▶ _Requirement A_
According to the text on stuttering, between what ages does stuttering start?
▶ _Requirement B_
Rewrite everything in the stuttering text from "Changing the Way" down to "Classes or Therapy?", changing each "kids" to "children".

▶ _Selected passage_
■ ■ ■ ■

Stuttering disrupts the way you speak and often makes it difficult for you to finish a sentence. People who stutter often struggle to sound out a word, or constantly interrupt their thoughts with an “um" or an “uh." Stuttering starts during childhood, between the ages of two and five, and approximately 4-5% of these children grow up with a lifelong speech impediment.
Because stuttering starts in childhood, parents should be aware of the potential for bullying and teasing. In previous studies, adults who stutter have reported that their condition has had long-lasting, damaging effects on their lives. In the June 2014 Journal of Fluency Disorders, Dr. Lisa Iverach published an article raising awareness over the impact of stuttering in children on adolescent and adult social anxiety disorder.
Changing the Way We Understand Stuttering
Stuttering is often dismissed as a bad habit that kids grow out of. Iverach wants to change this understanding of the condition because studies show that stuttering causes social anxiety in children and adults.
One of the main characteristics of social anxiety is the fear of negative evaluation, or the fear of being judged. Iverach writes, “Children and adolescents who stutter may be the targets of bullying, not only as a result of their stuttering, but also in response to their displays of anxiety and nervousness."
The reality of the matter is that kids pick on each other for the smallest things, and unfortunately, having a speech impediment is often grounds for bullying. Parents should learn to look for signs of bullying as well as educate themselves on appropriate solutions.
Speech Classes or Therapy?

■ ■ ■ ■

▶ _Given information_
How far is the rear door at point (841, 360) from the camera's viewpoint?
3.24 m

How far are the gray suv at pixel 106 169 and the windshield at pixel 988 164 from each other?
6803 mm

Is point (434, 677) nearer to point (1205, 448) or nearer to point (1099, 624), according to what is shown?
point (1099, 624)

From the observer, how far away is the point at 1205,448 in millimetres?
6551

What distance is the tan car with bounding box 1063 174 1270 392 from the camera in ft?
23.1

■ ■ ■ ■

▶ _Answer section A_
Between the ages of two and five.

▶ _Answer section B_
Changing the Way We Understand Stuttering
Stuttering is often dismissed as a bad habit that children grow out of. Iverach wants to change this understanding of the condition because studies show that stuttering causes social anxiety in children and adults.
One of the main characteristics of social anxiety is the fear of negative evaluation, or the fear of being judged. Iverach writes, “Children and adolescents who stutter may be the targets of bullying, not only as a result of their stuttering, but also in response to their displays of anxiety and nervousness."
The reality of the matter is that children pick on each other for the smallest things, and unfortunately, having a speech impediment is often grounds for bullying. Parents should learn to look for signs of bullying as well as educate themselves on appropriate solutions.
Speech Classes or Therapy?